Records from a dataset:
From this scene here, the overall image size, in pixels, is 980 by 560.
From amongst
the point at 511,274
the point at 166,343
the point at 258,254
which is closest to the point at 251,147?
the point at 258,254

--

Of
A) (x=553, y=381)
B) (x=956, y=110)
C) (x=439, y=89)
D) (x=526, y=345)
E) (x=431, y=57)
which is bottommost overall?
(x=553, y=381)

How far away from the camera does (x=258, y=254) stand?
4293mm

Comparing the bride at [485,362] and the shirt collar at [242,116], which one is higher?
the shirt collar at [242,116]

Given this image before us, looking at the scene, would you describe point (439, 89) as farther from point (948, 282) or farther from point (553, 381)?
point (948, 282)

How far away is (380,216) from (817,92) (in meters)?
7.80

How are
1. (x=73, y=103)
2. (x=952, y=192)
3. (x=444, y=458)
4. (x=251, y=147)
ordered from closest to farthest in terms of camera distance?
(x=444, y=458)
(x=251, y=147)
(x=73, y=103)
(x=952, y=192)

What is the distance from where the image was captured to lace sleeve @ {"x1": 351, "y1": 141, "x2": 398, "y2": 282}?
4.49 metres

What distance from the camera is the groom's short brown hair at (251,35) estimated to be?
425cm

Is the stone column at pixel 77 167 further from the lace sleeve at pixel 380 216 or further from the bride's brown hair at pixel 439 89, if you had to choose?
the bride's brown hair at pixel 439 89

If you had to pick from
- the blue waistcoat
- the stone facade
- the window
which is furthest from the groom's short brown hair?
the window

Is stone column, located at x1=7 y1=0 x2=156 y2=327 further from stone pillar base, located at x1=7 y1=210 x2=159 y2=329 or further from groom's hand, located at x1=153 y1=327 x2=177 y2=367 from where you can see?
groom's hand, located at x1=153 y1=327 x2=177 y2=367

...

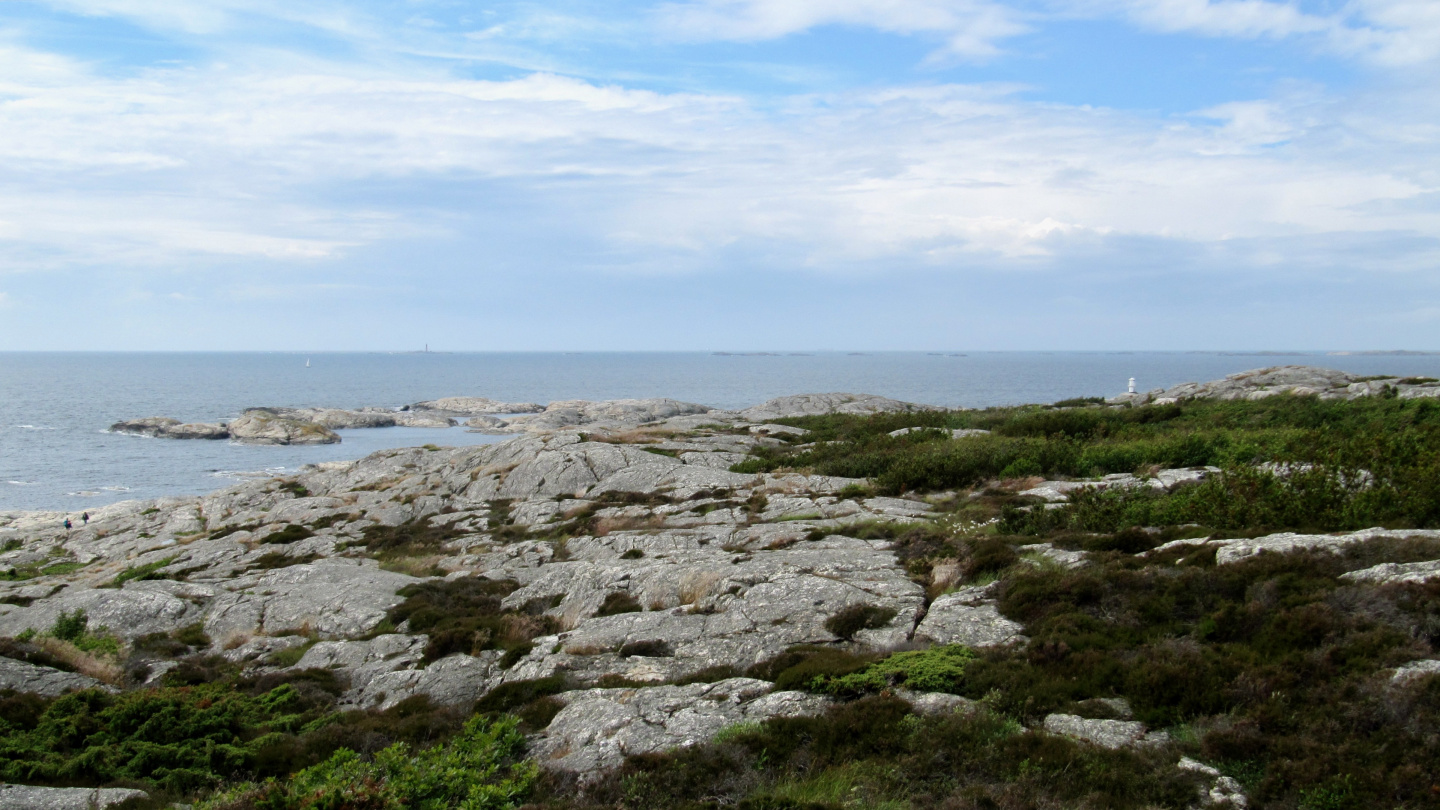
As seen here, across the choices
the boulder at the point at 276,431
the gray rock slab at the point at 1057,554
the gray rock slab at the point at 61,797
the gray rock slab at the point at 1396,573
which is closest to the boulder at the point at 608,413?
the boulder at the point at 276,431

» Work instructions:
Return every line of the data above that contains the word "closest". Copy each line in full.

» Final answer:
which is closest to the point at 251,147?
ordered from closest to farthest in terms of camera distance?
which is closest to the boulder at the point at 608,413?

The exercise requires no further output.